◆ **TEKS YANG DIBERIKAN**
Persengkongkolan antara Penguasa dan Pengusaha

Penyebab Maraknya Korupsi di Indonesia

TEKEN ANTIKORUPSI. PJ. Gubernur Kalbar Dodi Riyadmadji disaksikan Wakil Ketua KPK Alexander Marwata (kanan) menandatangani Komitmen Bersama Program Pemberantasan Korupsi Terintegrasi Pemerintah Provinsi Kalimantan Barat di Kantor Gubernur Kalbar, Kamis (8/3). Rizka Nanda-RK

eQuator.co.id-PONTIANAK-RK. Tindak pidana korupsi yang terjadi di seluruh Indonesia yang ditangani KPK merupakan hasil persekongkolan antara penguasa dan pengusaha. Di mana pihak pengusaha sebagai pemberi suap kepada penguasa.

“Dari hasil evaluasi dan perkara yang ada di KPK, korupsi tindak pidana terjadi karena adanya persekongkolan antara penguasa dan pengusaha kita sebagai pihak yang menyuap,” ungkap Wakil Ketua KPK, Alexander Marwata saat acara Rapat Koordinasi (Rakor) yang digelar KPK dan Penandatangan Komitmen Bersama Program Pemberantasan Korupsi Terintegrasi Pemerintah Provinsi Kalimantan Barat di Kantor Gubernur Kalbar, Kamis (8/3).

◆ **TUGAS TERTULIS A**
Nyatakan setiap baris entri di bawah dalam bentuk tabel Markdown dengan kolom No. untuk nomor urut dan kolom Isi untuk baris tersebut. Baris kosong tidak dimasukkan.
Artikel di atas tidak berkaitan dengan entri.

◆ **DAFTAR DATA**
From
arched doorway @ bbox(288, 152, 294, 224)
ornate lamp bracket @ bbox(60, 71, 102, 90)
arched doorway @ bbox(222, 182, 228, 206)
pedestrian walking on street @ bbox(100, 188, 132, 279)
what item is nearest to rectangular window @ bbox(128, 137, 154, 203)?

◆ **TUGAS TERTULIS B**
Sebutkan semua nama orang yang tercantum dalam artikel tentang korupsi.

◆ **JAWABAN LATIHAN A**
| No. | Isi |
|---|---|
| 1 | From |
| 2 | arched doorway @ bbox(288, 152, 294, 224) |
| 3 | ornate lamp bracket @ bbox(60, 71, 102, 90) |
| 4 | arched doorway @ bbox(222, 182, 228, 206) |
| 5 | pedestrian walking on street @ bbox(100, 188, 132, 279) |
| 6 | what item is nearest to rectangular window @ bbox(128, 137, 154, 203)? |

◆ **JAWABAN LATIHAN B**
Dodi Riyadmadji, Alexander Marwata, Rizka Nanda